Raithlin: Mahon mirrors Somhairle Bui who is ‘powerless on the mainland’ as he watches the killings on the island of Raithlin. He comments on how Somhairle can only hear ‘the screams of the Rathlin women… seconds after, upon the wind’, which is similar to Mahon’s situation in two ways. Firstly, like Somhairle is unable to help the women due to his being on the mainland while they are on the island, Mahon cannot help the many being killed in Northern Ireland around him due to an inability to. However in his case this is because there is such a deeply founded belief that fighting and conflict is the best solution to the problems of the time. Secondly, like Somhairle only hears of the murders after they occur (as sound must travel to him), Mahon, like many inhabitants of Northern Ireland only hears of many of the murders some time after they have occurred, due to many of them taking place in hidden times, places and manners like the murder shown in As It Should Be.

Grandfather: Mahon speaks of his grandfather and his devotion to his craft. The poet compares his grandfather to a child, remarking that ‘Even on cold/ Mornings he is up at six with a block of wood/ Or a box of nails, discreetly up to no good/ Or banging round the house like a four-year-old’. The comparison to a child shows the extent of his grandfather’s devotion, as he likens his grandparent’s commitment to his craft to the mannerisms of a four year old, who acts with no thought of curtailment, and when are in the middle of an action do so excessively, for children of such a young age mostly focus on just one thing. This comparison brings in the result of his grandfather’s commitment, that he was seldom present, ‘Never there when you call’, and rather only could be heard at the end of day, when ‘after dark/ You hear his great boots thumping in the hall’. Mahon could be linked to his grandfather through his role as poet, which led him to be somewhat isolated from all around him; the poet was traditionally isolated from society, and this may seen as necessary for Mahon to suitably write about the troubles in the world he lived in. Mahon says of his grandfather ‘Nothing escapes him; he escapes us all’, and it might be considered that while the poet sees all in his world, he must maintain a suitable distance from all so as to be able to comment in what he believed to be the most accurate and suitable manner. Remaining in the usual day-to-day world would make it difficult to glimpse a rounded viewpoint of the world; if Mahon did not distance himself he might not have been able to create such poems as After The Titanic, for criticism of Ismay would have been easy, or As It Should Be, as he might have found it difficult to attempt to justify a murder.
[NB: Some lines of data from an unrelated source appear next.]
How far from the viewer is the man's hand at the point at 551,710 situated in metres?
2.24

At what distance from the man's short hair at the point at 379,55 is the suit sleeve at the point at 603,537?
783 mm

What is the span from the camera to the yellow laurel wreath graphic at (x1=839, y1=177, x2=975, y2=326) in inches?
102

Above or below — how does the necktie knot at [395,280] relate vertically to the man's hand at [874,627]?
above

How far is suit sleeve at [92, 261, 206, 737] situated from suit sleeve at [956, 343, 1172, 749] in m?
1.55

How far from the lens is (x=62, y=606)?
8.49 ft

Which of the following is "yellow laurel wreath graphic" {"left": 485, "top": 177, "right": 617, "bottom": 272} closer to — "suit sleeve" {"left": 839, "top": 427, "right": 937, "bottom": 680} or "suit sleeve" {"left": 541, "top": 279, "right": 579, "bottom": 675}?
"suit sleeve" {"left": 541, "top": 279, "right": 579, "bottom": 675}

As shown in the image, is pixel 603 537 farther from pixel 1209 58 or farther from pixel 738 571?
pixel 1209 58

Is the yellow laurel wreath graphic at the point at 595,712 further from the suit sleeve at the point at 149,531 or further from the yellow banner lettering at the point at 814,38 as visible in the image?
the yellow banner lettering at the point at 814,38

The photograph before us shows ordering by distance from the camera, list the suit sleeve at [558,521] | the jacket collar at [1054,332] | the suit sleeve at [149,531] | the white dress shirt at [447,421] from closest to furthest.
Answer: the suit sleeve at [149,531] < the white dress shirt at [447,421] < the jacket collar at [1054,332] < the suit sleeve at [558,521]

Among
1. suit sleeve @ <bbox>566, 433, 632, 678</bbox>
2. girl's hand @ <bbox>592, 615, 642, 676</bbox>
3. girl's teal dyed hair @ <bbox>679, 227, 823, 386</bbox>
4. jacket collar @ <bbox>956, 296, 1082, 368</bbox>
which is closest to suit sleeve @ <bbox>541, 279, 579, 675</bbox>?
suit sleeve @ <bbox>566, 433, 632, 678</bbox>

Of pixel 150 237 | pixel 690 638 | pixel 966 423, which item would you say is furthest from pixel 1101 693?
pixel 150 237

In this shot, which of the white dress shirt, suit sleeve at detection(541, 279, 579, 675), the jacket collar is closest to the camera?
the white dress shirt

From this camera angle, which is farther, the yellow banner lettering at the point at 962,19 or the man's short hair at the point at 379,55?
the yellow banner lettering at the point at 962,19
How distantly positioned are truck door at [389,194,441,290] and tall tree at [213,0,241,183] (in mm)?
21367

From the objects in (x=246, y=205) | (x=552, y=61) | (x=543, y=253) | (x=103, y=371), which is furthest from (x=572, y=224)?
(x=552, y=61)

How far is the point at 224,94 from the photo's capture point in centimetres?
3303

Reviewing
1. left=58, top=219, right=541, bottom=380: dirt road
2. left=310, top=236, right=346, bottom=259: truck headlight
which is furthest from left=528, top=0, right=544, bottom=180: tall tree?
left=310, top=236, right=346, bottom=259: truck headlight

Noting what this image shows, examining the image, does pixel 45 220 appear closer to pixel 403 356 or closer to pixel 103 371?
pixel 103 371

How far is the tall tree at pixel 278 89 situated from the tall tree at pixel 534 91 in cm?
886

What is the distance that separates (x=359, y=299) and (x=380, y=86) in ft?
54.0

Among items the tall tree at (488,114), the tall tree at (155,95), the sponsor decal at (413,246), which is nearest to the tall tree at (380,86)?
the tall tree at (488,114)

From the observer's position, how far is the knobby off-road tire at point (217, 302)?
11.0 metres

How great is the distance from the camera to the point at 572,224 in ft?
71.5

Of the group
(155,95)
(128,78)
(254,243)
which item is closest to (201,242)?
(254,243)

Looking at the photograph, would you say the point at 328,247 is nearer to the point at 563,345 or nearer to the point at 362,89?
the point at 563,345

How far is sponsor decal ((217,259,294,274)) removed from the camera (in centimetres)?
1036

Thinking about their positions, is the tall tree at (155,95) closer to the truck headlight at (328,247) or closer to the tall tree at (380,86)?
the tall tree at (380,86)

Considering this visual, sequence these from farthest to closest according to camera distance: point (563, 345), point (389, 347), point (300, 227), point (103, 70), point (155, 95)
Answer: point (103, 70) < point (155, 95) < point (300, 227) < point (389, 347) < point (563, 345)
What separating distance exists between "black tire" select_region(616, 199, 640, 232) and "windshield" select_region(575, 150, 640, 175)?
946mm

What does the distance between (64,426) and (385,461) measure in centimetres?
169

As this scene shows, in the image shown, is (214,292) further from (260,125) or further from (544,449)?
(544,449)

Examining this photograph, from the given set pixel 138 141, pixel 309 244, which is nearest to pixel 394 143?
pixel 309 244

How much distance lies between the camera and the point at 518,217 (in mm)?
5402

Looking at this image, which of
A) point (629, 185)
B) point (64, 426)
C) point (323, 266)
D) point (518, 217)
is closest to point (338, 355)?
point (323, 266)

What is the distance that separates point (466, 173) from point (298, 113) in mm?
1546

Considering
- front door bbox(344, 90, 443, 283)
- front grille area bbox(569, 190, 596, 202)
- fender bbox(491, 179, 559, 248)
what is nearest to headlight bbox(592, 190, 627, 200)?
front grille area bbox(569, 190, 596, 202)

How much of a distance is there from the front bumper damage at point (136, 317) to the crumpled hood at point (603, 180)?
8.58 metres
Chinese Restaurant in Portrush: As the poem concludes Mahon shows the reader the owner of the Chinese restaurant, who the poet views as he eats his dinner, ‘with my paper and prawn chow mein’. The proprietor, we are told, looks out onto the ocean, standing at the door ‘as if the world were young’, which refers to a time when the owner was young, and thus his world was also. His looking out onto the ocean in such a manner implies that this resembles a time when the same man was in his homeland, gazing at the world he was soon going to explore. However now as he does so it makes him think of where he once departed from, and thus he ‘whistles a little tune, dreaming of home’. When considering Mahon’s life the presence of the proprietor becomes clear, as Mahon also spent much of his time away from home; he moved from his childhood home in Ulster to Trinity and later the Sorbonne in Paris for his third level-studies, and following this lived in Canada and the United States, where in 1967 he published Night Crossing, his first collection of poems. His thinking of home while away is evident when considering the poems that he wrote abroad, such as Ecclesiastes, which focuses on the Protestant culture of Northern Ireland, the place he grew up in.